Toshiba reestructura su organización para convertir sus baterías recargables para coches eléctricos de alta capacidad y carga ultrarrápida en una unidad independiente de negocio, informa el portal Híbridos y Eléctricos. Esta reorganización es parte de la estrategia Toshiba Next Plan, en la que las baterías se muestran como una de las líneas de negocio más importantes y con mayor crecimiento.

Toshiba fabrica y vende las baterías recargables SCiB, basadas en la tecnología de ion-litio, desde marzo de 2008. Desde entonces, su densidad de energía ha aumentado gracias al uso de ánodos de óxido de niobio y titanio que duplican la capacidad de almacenamiento de lito respecto a los ánodos de grafito tradicionales. Un coche eléctrico compacto con una batería de 32 kWh podría recuperar 320 kilómetros de autonomía en seis minutos, según el ciclo de homologación japonés JC08.
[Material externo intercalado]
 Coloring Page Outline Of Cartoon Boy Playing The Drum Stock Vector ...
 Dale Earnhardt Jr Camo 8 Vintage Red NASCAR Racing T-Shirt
Por otro lado, y para atender la demanda, la compañía construirá una nueva planta de producción en Yokohama (Japón) y reforzará la instalación actual de Kashiwazaki. En 2017, Toshiba, Suzuki y Denso acordaron la creación de una empresa conjunta dedicada a la producción de paquetes de baterías de iones de litio para coches eléctricos en la India. Además, hace unas semanas, anunció su colaboración con Johnson Controls Power Solutions para la fabricación y venta de baterías de litio en Estados Unidos.